Stacy let out a long, deep breath and nodded as she allowed Gavin to take her hand and draw her toward the door. “Oh, yes. I understand. After all, I lived with plans just like these most of my life.”
“Lucky you,” Jane said softly.
“No, not me. Lucky was my father, and he was anything but.”
“Lucky?” Alice looked up quizzically. “Jane, didn’t you know someone called Lucky once? A big, tall man with grand ideas. He was an athlete of some kind, if I remember right. Terribly handsome man. Right after you invested in his ice-skating rink it burned down, and he just disappeared.”
“He died,” Stacy said. “Lucky Lanham was my father.”
Now Stacy understood. All this was happening because of her father. She should have known, but it had been a long time since one of Lucky’s failed schemes had come back to haunt her. The lovely Magadan women fit Lucky’s pattern—wealthy, gullible, and charming. She’d been down this road before.
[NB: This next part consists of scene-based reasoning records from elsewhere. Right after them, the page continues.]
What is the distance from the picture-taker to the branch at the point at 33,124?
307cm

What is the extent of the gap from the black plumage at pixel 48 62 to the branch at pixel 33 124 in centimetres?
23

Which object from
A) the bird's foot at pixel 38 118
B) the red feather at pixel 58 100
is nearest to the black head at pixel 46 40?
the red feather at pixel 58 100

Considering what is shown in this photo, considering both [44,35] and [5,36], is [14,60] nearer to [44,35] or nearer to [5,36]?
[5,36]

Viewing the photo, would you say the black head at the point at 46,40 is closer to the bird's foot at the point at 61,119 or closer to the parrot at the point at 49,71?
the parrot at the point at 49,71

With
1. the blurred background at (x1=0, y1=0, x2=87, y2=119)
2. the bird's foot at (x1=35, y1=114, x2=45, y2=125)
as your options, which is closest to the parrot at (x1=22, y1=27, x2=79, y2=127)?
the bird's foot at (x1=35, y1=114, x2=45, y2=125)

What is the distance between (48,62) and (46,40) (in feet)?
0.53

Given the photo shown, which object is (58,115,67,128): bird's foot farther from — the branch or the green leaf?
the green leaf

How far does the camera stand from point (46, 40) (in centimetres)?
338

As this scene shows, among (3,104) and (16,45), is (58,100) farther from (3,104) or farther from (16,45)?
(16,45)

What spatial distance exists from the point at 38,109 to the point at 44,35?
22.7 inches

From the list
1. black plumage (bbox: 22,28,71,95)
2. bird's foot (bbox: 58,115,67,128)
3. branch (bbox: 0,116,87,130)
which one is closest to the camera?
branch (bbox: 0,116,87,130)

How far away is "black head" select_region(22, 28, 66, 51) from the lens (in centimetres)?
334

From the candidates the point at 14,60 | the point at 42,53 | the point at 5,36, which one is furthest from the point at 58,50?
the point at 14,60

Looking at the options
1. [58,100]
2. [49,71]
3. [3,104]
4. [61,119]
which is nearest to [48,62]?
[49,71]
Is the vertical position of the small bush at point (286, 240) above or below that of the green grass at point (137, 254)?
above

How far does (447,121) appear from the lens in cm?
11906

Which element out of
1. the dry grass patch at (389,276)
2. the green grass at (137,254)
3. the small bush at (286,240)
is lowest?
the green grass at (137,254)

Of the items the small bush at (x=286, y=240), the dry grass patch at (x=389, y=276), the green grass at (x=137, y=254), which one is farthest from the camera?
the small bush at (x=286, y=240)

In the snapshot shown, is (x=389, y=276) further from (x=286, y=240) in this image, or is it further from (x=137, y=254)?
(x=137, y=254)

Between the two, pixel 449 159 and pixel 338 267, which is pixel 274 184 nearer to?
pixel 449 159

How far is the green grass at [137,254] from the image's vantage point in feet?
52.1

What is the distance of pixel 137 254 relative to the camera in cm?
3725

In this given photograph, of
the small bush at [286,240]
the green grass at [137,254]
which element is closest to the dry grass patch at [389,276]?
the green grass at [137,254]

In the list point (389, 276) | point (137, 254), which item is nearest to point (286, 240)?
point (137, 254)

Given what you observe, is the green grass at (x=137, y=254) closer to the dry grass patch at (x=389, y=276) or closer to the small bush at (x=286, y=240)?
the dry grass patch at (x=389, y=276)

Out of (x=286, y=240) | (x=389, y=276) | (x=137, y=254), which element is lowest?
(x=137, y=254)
But Gavin was an unknown factor.
“Lucky Lanham, imagine that, Jane. At least we know he didn’t desert you. He died. No wonder he never made it back for the wedding.”
“I knew, Alice. You always thought it was because he found out that I had no inheritance. But I always knew better. Poor Lucky. I scared him to death. He was a lover, but marriage wasn’t in his plan. That was all right. It wasn’t in mine either. But the cards did say he’d die with his boots on. Did he? Have his boots on?”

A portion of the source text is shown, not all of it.